◆ SET TASK ◆
From the passage on the HADES experiment below, extract the span that starts at "But the theory" and runs up to and including "into electron-positron pairs.", copied word for word.

+++ DOCUMENT PASSAGE +++

HADES is an internationally collaborative piece of equipment located in Germany, used by scientists all over the world to study matter as it might exist in some of the most intense events in the cosmos, like the merging of neutron stars. But how? Well, many other colliders around the world smash atoms of different elements together at nearly the speed of light. These kinds of experiments can let us take a closer look at the component parts of atoms, including their quarks. And quarks are the elementary particles inside protons and neutrons.
The HADES machine is creating quantum matter fireballs with temperatures up to 800 billion degrees Celsius, in an effort to study quarks.
Extremely dense states of matter made up of free quarks and gluons are called quantum chromodynamics matter, which is matter governed by a theory called, appropriately, quantum chromodynamics, or QCD. Scientists sometimes just call these states ‘quark matter’, though, kinda like dark matter, which I think is really hilarious, and physicists think QCD matter, specifically quark-gluon plasma, is what the universe was made of right after the big bang, so states of matter like this require some pretty extreme conditions to exist. See, we know that quarks are held together by the strong nuclear force, also known as just ‘the strong force’, and QCD is the theory that describes how the strong force works on these fundamental particles.
But the theory is so complicated that we can’t actually use the math to predict how this matter will behave at extreme temperatures and densities. As you can imagine, the behavior of quarks in the quark matter has been pretty hard to even create in a collider, much less observe in any great detail. But HADES just got us one step closer. So the HADES team decided to leave the equations on the page and pursue some answers with a physical experiment instead. The group crushed gold molecules into a gold objective at about the speed of light, making a fireball of quark matter. After its initial creation, the fireball starts to shed particles called rho mesons, which are made of a quark and an antiquark. These rho mesons decay into ‘virtual’ photons (which is the coolest name ever), which then further decay into electron-positron pairs.

+++ DATA +++

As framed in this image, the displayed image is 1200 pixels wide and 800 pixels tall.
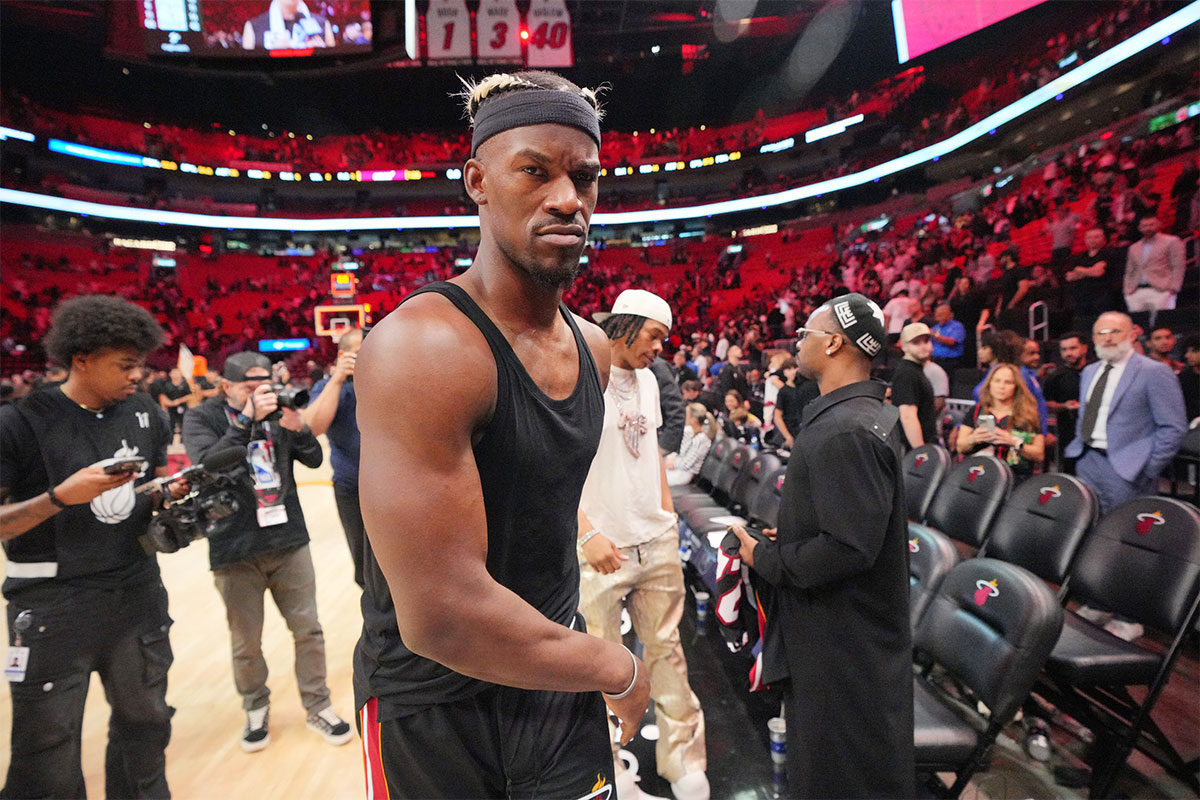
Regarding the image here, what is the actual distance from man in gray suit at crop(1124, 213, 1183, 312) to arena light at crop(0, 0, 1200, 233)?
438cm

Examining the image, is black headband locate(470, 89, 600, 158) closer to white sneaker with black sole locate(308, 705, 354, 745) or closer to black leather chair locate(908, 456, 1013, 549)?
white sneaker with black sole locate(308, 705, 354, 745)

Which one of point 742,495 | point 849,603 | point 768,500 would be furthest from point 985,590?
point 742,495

+++

◆ RESULT BELOW ◆
But the theory is so complicated that we can’t actually use the math to predict how this matter will behave at extreme temperatures and densities. As you can imagine, the behavior of quarks in the quark matter has been pretty hard to even create in a collider, much less observe in any great detail. But HADES just got us one step closer. So the HADES team decided to leave the equations on the page and pursue some answers with a physical experiment instead. The group crushed gold molecules into a gold objective at about the speed of light, making a fireball of quark matter. After its initial creation, the fireball starts to shed particles called rho mesons, which are made of a quark and an antiquark. These rho mesons decay into ‘virtual’ photons (which is the coolest name ever), which then further decay into electron-positron pairs.